Audible Has Sold a Million Harry Potter Audiobooks in the Past 4 Months

MW-CN812_harry__20140717152248_MGPottermore is beginning to reap the benefits of its decision to drop exclusive control of Harry Potter ebooks and audiobooks last year.

Marketwatch reports that Audible has sold over a million audiobooks since the Amazon sub first got the audiobooks last November:

That revenue may be pocket change next to that of the some half billion print and e-book copies of the series sold world-wide. But the milestone is remarkable given that the seventh and final book in the series was released nearly a decade ago.

The figure works out to an average of roughly 8,300 customers a day downloading the audiobooks and popping in their earbuds to magically transform humdrum train commutes into rides aboard the Hogwarts Express, leisurely jogs into a frantic escapes from Dementors, and the muggle chore of sweeping the kitchen floor into the Quidditch World Cup.

“Other titles have reached a million downloads, but this was certainly the quickest ever to reach the milestone,” said Andy Gaies, Audible’s chief content officer.

It's funny how going where the customers are can boost sales, isn't it?

Lowering the price probably also had an impact somehow. The audiobooks are still available through Pottermore, where they cost $30 (for the first three) and $45 (the last four) and can be downloaded as un-DRMed MP3 files, but you can find the first three audiobooks in the Harry Potter series on Audible for $21 each, and the last four for $31.49 each.

You can also get the audiobooks for one credit from an Audible subscription, which explains the high sales (credits cost between $6 and $15 depending on the sale). Audible subscribers account for 90% of the Harry Potter purchases, the company said.

And they'll probably account for an equally high share of sales of the 8th Harry Potter audiobook, should it ever be released.

While Harry Potter and the Cursed Child is a stage play, the script is also going to be released as an ebook. What with Audible's ongoing investment in original productions like Romeo and Jude, there's no way they will pass up the opportunity to take that script and turn it into a full-blown radio play style production, and then release it as an audiobook.

The key to audiobooks outselling the related print editions is treating the audiobook as an original production, and Cursed Child could be the perfect poster child for that trend.


P.S. Speaking of Harry Potter, what do you think this site could mean?

About Nate Hoffelder (11466 Articles)
Nate Hoffelder is the founder and editor of The Digital Reader: "I've been into reading ebooks since forever, but I only got my first ereader in July 2007. Everything quickly spiraled out of control from there. Before I started this blog in January 2010 I covered ebooks, ebook readers, and digital publishing for about 2 years as a part of MobileRead Forums. It's a great community, and being a member is a joy. But I thought I could make something out of how I covered the news for MobileRead, so I started this blog."

5 Comments on Audible Has Sold a Million Harry Potter Audiobooks in the Past 4 Months

  1. As to your last question, wow, it would be brilliant to have Harry have and unknown sister. Great way to milk the franchise.

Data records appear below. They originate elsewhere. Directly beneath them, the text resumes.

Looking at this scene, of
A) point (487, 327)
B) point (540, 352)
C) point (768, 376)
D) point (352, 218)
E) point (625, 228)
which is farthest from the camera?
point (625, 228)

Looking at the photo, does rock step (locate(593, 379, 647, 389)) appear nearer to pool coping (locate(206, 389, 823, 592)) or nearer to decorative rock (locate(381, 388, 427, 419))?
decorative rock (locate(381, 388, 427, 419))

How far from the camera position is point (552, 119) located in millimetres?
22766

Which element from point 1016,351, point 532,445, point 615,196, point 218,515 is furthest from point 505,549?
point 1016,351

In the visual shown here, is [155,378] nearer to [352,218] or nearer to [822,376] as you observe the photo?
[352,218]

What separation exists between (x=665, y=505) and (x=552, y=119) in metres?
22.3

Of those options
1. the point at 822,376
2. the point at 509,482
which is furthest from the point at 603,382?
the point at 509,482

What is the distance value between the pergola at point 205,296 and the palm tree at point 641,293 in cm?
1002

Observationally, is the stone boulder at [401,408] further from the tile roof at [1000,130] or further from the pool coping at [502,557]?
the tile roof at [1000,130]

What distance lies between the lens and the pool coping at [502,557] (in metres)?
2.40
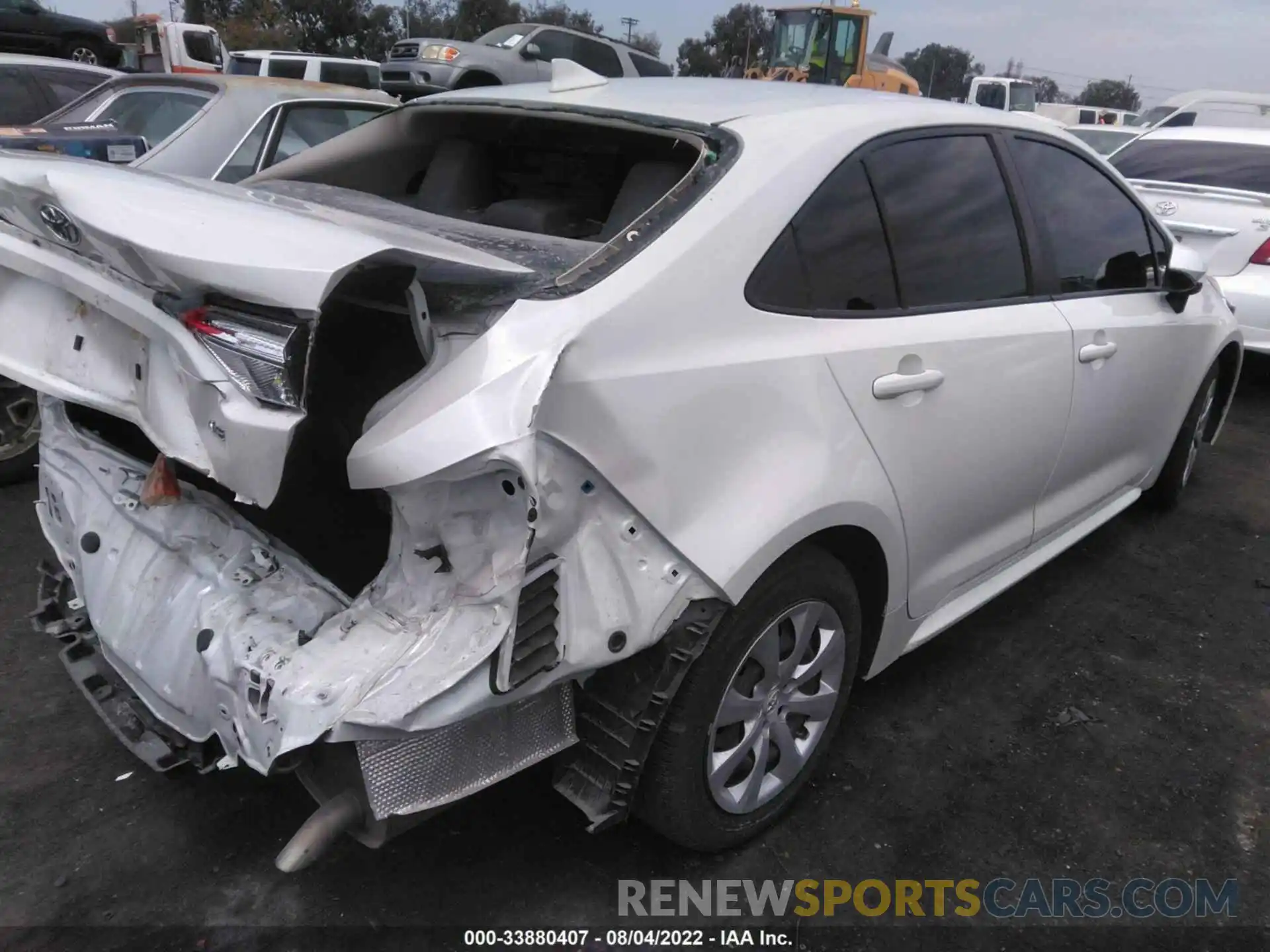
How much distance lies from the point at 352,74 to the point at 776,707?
49.9 feet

    Speaking of which, it seems like you’re implying that Pottermore was a mistake and it would have been better to have simply made Harry Potter available everywhere early on. That’s probably not correct. In addition to the money made by being exclusive (I understand Sony wrote her a big check), there might have been value in waiting until the markets, like the audio book market, matured. When you’re dealing with a huge, evergreen property like this, sometimes waiting to enter a market can be a good thing. Also, the timing of this, with the new ride at Universal in California, not to mention the new play, might pay off in ways beyond selling an audio book to established fans. It seems unlikely any money has been left on the table by Pottermore that can’t be picked up now.

    Plus, having her own market place probably gave her a lot of interesting data about her fans. So, while I’ve heard Pottermore wasn’t so amazing, it seems like it was a smart experiment.

    • Why would the girl have to be related to Harry?
      The way these things go, each generation gets their own Big Bad, so why not make her Neville’s orphan daughter? Do a different story for the newer generation. Maybe Harry and his kids have to take care of her and protect her from her own destiny.
      No milking that way, just moving the timeline along…

      (For that matter, what if the Girl that Lived is the cursed child?)